## DIRECTIONS
**1)** Using the bug report below, decide whether each statement agrees with it. Answer yes or no for each, and quote the words from the report that decide it.
(a) The bug was reported against PostgreSQL version 15.2.
(b) The reporter was running Linux.
(c) Passing the two differently collated values directly into the function produced a collation mismatch error.
**2)** Answer these questions from the bug report below, one answer per line, marked like the questions.
(a) Who logged the bug?
(b) Which collation is given to the value '123' in both use cases?
(c) According to the quoted documentation, what collation do parameters and local variables use when no common collation can be identified?
[PASSAGE TO READ]
BUG #17868: Inconsistent collation in PL/pgSQL function parameters can lead to errors - Mailing list pgsql-bugs

From PG Bug reporting form
Subject BUG #17868: Inconsistent collation in PL/pgSQL function parameters can lead to errors
Date
Msg-id 17868-77406e24291c4548@postgresql.org
Whole thread Raw
Responses Re: BUG #17868: Inconsistent collation in PL/pgSQL function parameters can lead to errors  (Tom Lane <tgl@sss.pgh.pa.us>)
List pgsql-bugs
The following bug has been logged on the website:

Bug reference:      17868
Logged by:          Tanner Sterling
Email address:      tanner.sterling@outlook.com
PostgreSQL version: 15.2
Operating system:   Windows 10
Description:

First of all, I would like to confirm with you that for PL/pgSQL functions
with inconsistent collation of incoming parameters, the documentation
mentions that
If there are no parameters of collatable data types, or no common collation
can be identified for them, then parameters and local variables use the
default collation of their data type (which is usually the database's
default collation, but could be different for variables of domain types)
[1].
whether it is expressed through this use case:

CREATE OR REPLACE FUNCTION less_than(a text, b text) RETURNS boolean AS $$
BEGIN
    RETURN a < b;
END;
$$ LANGUAGE plpgsql;

select less_than(param_1, param_2) from
LATERAL (SELECT 'abc' COLLATE "en_US") AS t_param_1(param_1),
LATERAL (SELECT '123' COLLATE "C") AS t_param_2(param_2);

Results of execution:
 less_than
-----------
 f
(1 row)

But when I tried to simplify this call method, the situation became
unpredictable. The following use case looks equivalent to the one above,
except that it passes two values with different collation directly into the
function, but the execution results are different from the above use case.

select less_than('abc' COLLATE "en_US", '123' COLLATE "C");

Execution error reported:
ERROR:  collation mismatch between explicit collations "en_US" and "C"
LINE 1: select less_than('abc' COLLATE "en_US", '123' COLLATE "C")

Why doesn't this example follow the principle mentioned above, which should
have converted the collations to the default collation instead of raising an
error? Is this a bug in the processing of PL/pgSQL function parameters?
[/PASSAGE TO READ]
[DATASET EXTRACT]
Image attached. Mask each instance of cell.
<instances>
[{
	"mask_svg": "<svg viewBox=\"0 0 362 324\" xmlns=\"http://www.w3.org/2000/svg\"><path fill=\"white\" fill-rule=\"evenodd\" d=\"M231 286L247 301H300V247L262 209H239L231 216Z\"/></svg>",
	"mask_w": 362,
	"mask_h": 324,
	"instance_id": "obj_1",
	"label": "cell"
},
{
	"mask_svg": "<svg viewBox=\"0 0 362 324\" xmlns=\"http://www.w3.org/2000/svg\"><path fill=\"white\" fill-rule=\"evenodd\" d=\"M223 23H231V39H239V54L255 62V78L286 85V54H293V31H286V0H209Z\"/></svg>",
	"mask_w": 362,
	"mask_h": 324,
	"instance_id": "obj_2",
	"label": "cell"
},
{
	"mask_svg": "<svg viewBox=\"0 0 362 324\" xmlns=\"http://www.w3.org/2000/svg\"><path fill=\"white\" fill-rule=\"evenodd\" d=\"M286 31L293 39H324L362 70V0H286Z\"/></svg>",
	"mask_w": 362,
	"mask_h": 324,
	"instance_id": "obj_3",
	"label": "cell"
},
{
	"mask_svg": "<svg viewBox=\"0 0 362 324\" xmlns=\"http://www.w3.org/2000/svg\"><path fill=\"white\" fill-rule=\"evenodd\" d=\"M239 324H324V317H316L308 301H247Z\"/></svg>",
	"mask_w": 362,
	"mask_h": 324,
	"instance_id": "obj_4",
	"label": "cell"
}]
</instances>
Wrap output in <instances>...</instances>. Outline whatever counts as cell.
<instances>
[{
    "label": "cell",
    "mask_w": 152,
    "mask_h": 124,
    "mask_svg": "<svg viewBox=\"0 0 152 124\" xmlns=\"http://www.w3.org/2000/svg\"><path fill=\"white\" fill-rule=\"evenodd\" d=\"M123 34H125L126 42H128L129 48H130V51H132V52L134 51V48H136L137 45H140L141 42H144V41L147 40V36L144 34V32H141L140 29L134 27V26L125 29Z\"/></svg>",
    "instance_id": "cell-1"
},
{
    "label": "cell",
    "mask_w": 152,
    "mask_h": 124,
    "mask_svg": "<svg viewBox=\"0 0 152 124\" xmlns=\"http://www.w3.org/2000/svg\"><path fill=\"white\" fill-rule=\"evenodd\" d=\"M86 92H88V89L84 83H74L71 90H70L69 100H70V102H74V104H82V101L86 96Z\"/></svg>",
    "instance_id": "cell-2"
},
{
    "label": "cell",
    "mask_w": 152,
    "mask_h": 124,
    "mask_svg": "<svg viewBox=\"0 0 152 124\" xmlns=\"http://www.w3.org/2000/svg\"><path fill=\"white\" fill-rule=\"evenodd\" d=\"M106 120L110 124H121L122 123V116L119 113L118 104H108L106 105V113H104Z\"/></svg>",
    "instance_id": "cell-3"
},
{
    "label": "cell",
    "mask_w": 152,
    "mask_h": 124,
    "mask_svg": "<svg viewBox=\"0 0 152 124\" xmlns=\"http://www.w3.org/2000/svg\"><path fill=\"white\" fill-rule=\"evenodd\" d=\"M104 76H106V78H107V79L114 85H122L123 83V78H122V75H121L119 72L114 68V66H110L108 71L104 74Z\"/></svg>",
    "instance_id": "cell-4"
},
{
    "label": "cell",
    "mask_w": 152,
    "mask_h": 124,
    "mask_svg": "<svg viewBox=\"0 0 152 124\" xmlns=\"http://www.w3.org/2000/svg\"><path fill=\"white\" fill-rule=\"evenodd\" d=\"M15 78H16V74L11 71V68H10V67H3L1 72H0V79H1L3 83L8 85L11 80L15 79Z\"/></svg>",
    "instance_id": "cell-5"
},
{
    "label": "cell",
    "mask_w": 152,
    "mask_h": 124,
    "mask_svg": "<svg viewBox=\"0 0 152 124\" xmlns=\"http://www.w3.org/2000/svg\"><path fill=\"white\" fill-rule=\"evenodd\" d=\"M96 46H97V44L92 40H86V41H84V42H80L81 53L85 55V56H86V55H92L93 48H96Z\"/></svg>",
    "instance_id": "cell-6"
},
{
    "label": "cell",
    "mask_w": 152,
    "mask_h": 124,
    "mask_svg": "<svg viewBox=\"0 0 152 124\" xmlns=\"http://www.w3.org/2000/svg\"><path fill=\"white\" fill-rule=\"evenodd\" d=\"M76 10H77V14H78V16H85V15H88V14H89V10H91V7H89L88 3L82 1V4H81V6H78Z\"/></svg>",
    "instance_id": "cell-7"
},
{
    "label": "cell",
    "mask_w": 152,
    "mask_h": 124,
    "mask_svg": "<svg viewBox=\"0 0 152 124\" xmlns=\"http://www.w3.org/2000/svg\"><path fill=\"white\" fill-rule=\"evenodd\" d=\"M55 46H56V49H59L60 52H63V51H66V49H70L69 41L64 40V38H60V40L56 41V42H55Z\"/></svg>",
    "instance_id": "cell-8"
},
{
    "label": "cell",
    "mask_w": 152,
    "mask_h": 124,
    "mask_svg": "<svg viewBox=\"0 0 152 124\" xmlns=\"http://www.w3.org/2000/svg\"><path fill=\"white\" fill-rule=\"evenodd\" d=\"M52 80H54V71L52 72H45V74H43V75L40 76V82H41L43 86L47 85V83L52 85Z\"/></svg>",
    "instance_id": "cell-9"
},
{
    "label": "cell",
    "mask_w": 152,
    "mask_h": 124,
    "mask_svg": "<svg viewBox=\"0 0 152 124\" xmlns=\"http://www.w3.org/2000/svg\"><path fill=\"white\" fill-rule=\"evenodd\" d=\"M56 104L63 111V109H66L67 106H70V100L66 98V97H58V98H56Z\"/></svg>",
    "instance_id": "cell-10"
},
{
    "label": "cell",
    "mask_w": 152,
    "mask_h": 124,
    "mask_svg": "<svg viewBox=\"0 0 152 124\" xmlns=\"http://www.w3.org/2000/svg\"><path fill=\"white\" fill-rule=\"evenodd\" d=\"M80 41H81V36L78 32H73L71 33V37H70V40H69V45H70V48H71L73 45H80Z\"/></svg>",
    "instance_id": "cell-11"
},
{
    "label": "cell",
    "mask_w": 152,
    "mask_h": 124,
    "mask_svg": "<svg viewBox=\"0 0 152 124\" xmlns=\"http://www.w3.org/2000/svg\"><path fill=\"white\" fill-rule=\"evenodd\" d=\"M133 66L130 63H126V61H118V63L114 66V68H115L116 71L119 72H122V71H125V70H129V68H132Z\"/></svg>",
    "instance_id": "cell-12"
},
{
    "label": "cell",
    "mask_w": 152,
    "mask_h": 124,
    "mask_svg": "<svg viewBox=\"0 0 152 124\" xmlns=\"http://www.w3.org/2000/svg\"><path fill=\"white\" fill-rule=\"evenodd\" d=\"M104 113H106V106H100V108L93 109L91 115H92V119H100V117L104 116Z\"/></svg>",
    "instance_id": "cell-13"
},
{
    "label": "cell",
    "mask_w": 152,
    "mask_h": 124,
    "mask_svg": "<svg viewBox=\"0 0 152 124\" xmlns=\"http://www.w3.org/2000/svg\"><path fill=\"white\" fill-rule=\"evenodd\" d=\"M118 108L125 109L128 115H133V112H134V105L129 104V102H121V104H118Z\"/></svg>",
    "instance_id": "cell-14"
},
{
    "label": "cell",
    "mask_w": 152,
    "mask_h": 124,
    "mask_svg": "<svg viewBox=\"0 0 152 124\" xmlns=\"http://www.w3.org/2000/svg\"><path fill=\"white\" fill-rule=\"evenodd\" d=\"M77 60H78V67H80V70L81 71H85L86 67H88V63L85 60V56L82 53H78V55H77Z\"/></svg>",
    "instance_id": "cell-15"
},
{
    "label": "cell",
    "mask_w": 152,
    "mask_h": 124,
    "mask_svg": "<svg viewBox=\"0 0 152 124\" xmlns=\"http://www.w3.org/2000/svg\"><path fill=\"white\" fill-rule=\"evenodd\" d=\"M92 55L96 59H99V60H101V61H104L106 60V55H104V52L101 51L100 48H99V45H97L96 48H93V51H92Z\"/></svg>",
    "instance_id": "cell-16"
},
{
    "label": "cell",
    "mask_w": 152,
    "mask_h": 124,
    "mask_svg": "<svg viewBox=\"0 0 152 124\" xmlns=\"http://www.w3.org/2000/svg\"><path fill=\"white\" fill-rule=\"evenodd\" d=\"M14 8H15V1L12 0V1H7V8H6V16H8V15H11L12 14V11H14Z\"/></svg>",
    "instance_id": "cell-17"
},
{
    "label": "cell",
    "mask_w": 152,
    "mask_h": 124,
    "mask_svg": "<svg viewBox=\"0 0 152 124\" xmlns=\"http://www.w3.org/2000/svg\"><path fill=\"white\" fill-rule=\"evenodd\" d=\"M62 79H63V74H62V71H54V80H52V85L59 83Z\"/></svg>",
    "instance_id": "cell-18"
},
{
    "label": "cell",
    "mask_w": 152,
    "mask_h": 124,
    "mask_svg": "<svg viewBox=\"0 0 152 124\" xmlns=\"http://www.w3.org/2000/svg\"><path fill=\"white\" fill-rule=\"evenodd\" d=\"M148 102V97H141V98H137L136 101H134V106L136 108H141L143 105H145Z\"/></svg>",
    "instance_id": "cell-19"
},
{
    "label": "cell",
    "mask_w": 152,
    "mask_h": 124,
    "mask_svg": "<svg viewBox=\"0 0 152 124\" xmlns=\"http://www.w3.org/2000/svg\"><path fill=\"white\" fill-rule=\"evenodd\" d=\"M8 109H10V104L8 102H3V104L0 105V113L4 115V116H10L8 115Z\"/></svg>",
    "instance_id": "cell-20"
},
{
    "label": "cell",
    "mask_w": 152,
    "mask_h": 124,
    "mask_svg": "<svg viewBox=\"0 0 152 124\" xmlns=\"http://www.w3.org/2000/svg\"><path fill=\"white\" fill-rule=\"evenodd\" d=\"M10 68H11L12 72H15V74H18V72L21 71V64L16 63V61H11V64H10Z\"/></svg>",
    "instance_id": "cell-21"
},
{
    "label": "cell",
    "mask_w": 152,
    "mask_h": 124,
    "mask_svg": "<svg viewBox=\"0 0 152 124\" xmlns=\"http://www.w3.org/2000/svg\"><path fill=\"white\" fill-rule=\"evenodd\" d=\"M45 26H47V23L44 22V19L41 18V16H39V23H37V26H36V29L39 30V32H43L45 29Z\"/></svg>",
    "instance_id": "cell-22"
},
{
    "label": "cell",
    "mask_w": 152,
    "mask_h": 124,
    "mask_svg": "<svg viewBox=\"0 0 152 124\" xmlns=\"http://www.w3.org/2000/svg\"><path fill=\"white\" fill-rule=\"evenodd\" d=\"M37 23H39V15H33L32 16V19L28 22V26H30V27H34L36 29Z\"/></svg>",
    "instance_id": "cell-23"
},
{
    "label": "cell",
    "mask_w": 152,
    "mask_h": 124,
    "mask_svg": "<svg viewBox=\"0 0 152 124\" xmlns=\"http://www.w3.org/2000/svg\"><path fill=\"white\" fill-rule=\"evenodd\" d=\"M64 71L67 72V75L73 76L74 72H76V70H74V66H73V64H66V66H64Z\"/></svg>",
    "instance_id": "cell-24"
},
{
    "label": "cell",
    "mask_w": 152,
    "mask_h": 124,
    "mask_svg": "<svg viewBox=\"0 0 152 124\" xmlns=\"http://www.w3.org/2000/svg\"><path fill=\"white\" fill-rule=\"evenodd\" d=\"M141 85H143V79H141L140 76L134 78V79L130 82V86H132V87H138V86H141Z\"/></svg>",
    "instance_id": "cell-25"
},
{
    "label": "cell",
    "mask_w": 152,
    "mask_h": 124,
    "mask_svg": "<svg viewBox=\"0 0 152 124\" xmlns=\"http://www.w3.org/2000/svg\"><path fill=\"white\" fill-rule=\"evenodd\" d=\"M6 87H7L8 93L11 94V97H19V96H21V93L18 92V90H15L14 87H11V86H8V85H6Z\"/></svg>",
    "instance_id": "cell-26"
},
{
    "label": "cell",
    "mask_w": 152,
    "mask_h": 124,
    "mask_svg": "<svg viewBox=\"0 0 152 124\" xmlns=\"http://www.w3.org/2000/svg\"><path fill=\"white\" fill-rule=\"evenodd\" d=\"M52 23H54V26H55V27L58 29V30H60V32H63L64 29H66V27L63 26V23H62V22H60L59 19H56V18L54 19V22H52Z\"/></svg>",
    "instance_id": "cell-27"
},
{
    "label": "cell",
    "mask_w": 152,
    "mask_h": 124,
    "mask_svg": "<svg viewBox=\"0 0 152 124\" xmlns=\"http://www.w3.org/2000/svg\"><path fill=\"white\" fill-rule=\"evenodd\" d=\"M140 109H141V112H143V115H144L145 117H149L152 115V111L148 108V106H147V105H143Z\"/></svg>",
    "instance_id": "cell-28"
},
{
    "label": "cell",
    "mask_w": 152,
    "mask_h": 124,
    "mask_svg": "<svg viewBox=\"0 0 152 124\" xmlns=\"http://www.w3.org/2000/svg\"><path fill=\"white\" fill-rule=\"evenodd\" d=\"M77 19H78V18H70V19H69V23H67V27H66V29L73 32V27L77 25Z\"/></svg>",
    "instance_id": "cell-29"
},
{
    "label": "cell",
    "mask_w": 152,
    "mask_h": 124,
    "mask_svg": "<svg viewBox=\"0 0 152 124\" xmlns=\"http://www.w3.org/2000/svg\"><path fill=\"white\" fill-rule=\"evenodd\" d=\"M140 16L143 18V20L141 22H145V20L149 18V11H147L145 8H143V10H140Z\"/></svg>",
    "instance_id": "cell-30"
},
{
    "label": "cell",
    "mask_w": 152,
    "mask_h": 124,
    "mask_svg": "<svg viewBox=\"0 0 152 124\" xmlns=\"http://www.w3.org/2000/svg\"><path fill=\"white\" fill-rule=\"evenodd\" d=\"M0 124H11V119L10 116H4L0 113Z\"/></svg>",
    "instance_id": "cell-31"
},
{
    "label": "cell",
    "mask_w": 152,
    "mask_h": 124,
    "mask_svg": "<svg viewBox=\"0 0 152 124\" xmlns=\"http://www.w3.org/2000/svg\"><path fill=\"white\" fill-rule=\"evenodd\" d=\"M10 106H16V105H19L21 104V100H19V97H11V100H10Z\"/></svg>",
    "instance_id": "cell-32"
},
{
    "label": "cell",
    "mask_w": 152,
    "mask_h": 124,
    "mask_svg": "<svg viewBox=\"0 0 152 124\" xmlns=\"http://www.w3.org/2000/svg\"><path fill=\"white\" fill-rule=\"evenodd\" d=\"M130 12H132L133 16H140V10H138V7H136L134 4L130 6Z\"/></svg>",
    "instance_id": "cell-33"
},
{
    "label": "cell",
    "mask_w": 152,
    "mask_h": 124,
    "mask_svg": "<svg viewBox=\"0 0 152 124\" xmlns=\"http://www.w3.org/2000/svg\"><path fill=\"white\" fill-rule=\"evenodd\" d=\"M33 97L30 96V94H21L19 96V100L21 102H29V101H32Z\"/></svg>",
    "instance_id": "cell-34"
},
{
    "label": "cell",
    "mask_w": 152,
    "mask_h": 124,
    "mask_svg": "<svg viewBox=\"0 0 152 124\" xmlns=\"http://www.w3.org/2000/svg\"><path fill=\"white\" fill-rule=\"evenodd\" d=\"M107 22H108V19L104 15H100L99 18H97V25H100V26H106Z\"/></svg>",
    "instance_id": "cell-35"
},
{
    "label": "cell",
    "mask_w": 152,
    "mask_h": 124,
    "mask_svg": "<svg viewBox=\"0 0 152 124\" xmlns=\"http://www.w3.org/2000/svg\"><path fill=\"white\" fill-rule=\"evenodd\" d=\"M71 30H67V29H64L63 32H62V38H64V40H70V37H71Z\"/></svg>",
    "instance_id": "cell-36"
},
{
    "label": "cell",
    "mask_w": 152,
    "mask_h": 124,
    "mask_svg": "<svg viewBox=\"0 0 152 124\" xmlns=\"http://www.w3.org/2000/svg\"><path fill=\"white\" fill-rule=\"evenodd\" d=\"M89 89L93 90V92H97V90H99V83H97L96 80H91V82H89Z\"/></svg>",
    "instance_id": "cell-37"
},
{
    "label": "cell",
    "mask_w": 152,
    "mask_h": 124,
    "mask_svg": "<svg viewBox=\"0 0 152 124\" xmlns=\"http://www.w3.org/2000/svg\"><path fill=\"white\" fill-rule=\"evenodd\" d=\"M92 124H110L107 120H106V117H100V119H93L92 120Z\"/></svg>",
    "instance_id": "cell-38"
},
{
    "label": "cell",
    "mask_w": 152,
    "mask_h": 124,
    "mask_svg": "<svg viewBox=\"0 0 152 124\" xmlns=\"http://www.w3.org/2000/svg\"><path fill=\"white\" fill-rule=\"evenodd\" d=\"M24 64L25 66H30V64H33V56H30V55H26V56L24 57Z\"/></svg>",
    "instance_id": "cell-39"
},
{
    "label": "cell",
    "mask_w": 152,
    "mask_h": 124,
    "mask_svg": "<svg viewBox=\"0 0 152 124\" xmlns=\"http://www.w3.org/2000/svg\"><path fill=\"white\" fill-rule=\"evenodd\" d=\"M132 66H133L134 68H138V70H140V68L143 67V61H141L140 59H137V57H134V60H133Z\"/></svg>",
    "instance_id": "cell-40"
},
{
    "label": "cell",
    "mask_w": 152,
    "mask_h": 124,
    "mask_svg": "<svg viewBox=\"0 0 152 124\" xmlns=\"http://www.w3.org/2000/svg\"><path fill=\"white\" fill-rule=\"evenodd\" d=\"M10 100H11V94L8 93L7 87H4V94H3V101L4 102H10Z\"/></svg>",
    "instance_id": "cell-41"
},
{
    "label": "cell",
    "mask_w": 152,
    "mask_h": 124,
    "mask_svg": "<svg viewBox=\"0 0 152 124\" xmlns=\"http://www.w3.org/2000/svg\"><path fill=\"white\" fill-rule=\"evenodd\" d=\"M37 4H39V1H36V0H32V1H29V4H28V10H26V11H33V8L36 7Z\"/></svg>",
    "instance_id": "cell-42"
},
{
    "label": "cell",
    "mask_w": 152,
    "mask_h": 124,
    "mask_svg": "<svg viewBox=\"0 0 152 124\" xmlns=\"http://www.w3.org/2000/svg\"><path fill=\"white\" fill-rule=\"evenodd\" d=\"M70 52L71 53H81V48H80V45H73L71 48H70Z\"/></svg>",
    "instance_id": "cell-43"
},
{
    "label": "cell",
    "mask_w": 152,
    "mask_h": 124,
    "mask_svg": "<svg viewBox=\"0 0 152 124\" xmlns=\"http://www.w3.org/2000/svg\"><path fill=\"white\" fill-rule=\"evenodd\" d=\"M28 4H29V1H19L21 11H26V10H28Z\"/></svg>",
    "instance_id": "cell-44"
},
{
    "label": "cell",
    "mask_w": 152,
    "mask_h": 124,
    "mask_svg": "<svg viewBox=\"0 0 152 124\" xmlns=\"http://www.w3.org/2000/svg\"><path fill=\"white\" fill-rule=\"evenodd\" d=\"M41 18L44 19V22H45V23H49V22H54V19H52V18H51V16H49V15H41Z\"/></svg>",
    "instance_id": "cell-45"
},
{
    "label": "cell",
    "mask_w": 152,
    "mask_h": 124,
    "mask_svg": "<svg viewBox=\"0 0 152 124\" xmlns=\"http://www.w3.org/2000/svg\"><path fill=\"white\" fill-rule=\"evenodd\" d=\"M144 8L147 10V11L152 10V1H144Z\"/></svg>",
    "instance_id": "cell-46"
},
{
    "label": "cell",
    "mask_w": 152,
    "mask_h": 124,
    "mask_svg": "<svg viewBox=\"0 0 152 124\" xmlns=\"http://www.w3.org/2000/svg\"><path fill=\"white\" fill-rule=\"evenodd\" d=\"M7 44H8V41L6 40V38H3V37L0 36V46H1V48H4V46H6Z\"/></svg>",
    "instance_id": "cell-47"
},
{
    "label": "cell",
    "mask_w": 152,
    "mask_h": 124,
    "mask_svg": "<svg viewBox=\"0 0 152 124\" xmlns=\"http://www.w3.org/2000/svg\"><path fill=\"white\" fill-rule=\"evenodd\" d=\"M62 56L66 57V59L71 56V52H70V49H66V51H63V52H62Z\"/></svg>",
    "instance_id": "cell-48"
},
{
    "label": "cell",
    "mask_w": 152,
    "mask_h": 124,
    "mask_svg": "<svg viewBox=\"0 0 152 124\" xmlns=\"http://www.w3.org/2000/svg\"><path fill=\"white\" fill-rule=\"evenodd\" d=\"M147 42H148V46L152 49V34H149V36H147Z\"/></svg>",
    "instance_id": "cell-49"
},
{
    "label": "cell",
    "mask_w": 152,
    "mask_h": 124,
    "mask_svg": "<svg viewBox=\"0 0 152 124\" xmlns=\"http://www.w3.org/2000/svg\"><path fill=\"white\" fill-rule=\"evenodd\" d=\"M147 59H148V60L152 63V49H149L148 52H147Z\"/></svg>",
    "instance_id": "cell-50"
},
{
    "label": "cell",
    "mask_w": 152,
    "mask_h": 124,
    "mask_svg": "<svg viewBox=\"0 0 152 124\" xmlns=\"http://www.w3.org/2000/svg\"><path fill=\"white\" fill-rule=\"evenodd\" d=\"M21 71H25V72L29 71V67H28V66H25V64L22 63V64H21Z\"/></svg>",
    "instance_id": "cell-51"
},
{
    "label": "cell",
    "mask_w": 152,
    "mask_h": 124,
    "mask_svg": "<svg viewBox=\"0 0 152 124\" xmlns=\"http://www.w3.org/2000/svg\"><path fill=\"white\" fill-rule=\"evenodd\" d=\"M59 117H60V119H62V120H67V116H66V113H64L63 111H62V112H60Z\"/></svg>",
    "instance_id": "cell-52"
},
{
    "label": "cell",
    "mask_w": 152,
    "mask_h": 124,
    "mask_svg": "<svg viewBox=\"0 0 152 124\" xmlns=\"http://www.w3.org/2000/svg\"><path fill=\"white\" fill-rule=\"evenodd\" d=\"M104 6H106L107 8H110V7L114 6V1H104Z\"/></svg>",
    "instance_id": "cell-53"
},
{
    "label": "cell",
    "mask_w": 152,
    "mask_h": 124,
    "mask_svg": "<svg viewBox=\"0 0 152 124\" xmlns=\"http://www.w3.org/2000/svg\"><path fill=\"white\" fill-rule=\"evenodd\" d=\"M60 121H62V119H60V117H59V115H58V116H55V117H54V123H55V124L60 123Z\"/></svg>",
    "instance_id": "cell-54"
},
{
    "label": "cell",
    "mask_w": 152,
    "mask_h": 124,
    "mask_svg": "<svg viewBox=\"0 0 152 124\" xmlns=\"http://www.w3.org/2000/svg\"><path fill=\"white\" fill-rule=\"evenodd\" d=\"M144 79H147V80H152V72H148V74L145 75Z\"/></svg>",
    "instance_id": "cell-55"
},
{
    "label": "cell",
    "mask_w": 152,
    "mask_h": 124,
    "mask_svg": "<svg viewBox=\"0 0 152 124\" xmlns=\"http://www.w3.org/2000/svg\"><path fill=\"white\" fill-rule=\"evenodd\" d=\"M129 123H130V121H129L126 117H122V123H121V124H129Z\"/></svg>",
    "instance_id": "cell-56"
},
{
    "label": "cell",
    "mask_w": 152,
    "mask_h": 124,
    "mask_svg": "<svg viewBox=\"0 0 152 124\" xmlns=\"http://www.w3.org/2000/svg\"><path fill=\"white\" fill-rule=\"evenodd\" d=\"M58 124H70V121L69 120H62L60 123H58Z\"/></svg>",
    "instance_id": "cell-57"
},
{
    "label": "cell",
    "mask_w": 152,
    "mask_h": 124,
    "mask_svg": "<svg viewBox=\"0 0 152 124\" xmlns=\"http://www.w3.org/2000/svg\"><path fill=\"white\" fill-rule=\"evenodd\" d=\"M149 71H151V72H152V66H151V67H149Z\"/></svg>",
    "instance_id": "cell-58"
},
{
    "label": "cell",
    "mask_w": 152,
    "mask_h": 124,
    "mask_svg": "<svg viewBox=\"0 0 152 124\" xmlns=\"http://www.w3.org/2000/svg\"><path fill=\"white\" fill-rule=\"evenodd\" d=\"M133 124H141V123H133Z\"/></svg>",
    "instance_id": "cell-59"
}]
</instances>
[/DATASET EXTRACT]
## OUTPUTS FOR THE TASKS
**1)**
(a) Yes: "PostgreSQL version: 15.2"
(b) No: "Operating system: Windows 10"
(c) Yes: "collation mismatch between explicit collations "en_US" and "C""

**2)**
(a) Tanner Sterling
(b) "C"
(c) The default collation of their data type